From what I could gather, it was like every puppet from every crummy cancelled show ever made was stuffed there in that room.
My guess was Arnold hadn’t had much luck in the television game, and it dawned on me that Bitsie would look pretty good to a desperate man. I wondered what Arnold would be ready to do for a hit series. I didn’t want to stick around to find out. That orange suit of his was enough to convince me that we were not dealing with a rational mind.

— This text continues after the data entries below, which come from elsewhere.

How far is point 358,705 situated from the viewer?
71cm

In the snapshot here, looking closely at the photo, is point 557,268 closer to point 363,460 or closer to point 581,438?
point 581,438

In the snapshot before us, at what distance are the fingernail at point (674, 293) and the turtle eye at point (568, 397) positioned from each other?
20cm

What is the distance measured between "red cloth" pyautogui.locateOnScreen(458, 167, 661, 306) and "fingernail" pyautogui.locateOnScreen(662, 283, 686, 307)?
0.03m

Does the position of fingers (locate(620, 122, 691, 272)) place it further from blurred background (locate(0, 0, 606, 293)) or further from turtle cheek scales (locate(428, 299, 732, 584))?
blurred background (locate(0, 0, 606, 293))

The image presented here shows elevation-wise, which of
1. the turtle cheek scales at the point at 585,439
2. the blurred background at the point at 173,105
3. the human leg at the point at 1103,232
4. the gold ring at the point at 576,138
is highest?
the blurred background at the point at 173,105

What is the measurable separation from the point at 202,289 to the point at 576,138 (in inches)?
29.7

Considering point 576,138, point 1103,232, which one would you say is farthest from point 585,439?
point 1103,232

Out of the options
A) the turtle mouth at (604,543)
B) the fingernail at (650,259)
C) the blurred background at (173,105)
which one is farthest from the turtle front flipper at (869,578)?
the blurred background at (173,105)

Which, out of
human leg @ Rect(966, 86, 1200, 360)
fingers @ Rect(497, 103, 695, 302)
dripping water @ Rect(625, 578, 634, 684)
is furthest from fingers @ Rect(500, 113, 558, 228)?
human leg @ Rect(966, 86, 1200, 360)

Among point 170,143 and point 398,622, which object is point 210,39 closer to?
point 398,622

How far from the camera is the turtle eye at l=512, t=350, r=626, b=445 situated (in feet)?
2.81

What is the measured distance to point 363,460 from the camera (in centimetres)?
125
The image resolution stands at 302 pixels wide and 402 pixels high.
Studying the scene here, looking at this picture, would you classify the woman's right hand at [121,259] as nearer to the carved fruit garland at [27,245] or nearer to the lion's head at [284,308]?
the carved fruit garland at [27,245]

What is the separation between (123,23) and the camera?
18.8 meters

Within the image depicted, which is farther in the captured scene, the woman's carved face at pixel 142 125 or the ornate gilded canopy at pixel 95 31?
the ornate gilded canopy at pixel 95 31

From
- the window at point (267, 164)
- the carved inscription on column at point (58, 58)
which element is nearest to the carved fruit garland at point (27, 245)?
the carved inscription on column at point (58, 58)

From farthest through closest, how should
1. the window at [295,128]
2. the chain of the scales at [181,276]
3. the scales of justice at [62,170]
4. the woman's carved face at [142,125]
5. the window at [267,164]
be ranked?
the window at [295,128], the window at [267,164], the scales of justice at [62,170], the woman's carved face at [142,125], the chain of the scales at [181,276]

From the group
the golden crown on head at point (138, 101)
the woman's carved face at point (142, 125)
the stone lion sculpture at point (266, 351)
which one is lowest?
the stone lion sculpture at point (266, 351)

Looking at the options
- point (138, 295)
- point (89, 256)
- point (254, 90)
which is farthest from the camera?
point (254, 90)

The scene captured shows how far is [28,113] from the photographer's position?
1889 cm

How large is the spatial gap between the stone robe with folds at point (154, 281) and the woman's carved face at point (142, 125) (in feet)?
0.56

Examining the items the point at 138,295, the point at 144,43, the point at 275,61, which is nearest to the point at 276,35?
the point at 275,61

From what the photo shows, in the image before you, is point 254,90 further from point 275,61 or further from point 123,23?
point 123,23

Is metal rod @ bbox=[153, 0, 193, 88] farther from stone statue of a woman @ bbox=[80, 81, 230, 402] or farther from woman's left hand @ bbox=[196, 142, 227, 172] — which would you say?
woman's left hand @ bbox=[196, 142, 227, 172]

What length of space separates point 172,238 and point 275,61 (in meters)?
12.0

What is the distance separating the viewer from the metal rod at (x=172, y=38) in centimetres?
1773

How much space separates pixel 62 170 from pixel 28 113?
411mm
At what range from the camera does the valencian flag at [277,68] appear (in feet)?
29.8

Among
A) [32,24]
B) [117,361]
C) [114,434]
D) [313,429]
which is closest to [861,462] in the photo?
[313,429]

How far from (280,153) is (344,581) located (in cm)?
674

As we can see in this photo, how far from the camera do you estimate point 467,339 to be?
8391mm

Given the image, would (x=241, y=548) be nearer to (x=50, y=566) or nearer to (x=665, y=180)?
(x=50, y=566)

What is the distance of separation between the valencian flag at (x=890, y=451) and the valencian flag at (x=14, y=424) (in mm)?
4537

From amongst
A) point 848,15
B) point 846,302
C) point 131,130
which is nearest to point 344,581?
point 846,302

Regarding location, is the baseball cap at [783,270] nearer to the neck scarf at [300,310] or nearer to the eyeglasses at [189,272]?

We had to get out of there.
I needed a plan.
I looked around. There was the door that I’d already tried. There was one of those vent things in the floor that was too little even for Bitsie to get through. And there was the window.
It was high up and it was small but it was our only hope. I stacked Mavor, Gary, Eartha and Cleo-cat-ra on top of each other and climbed up. The crunching sound was pretty gross, but it got me where I had to go. I could just reach the ledge. The window must have been painted shut when Arnold could still afford paint because it wasn’t moving. I picked and I pried and I broke all my nails, and after a really long time I managed to slide it open about ten centimeters.
The squeak of the window actually made Bitsie look up.
He was so busy screaming at Bradley Broccoli for having the nerve to make a kids’ show about vegetables that he hadn’t even noticed what I was doing until then.
“Hey! Good idea!” he said.
Here Bitsie was finally giving me a compliment and I had to tell him to shut up. I didn’t want Arnold to get suspicious.
I climbed back down and whispered to Bitsie as fast as I could. “You’ve got to get out this window, sneak in the house, open the door and get me out.” Okay, so it was a little short on details, but it was a plan. And anyway, Bitsie hardly needed tips from me on sneaking around. He was the expert at it.
I made Bitsie a rope out of tied-together puppet clothes and attached it to his waist. He was going to need it to get down to the ground. Then I picked him up and was about to shove him through the window when I heard Arnold coming.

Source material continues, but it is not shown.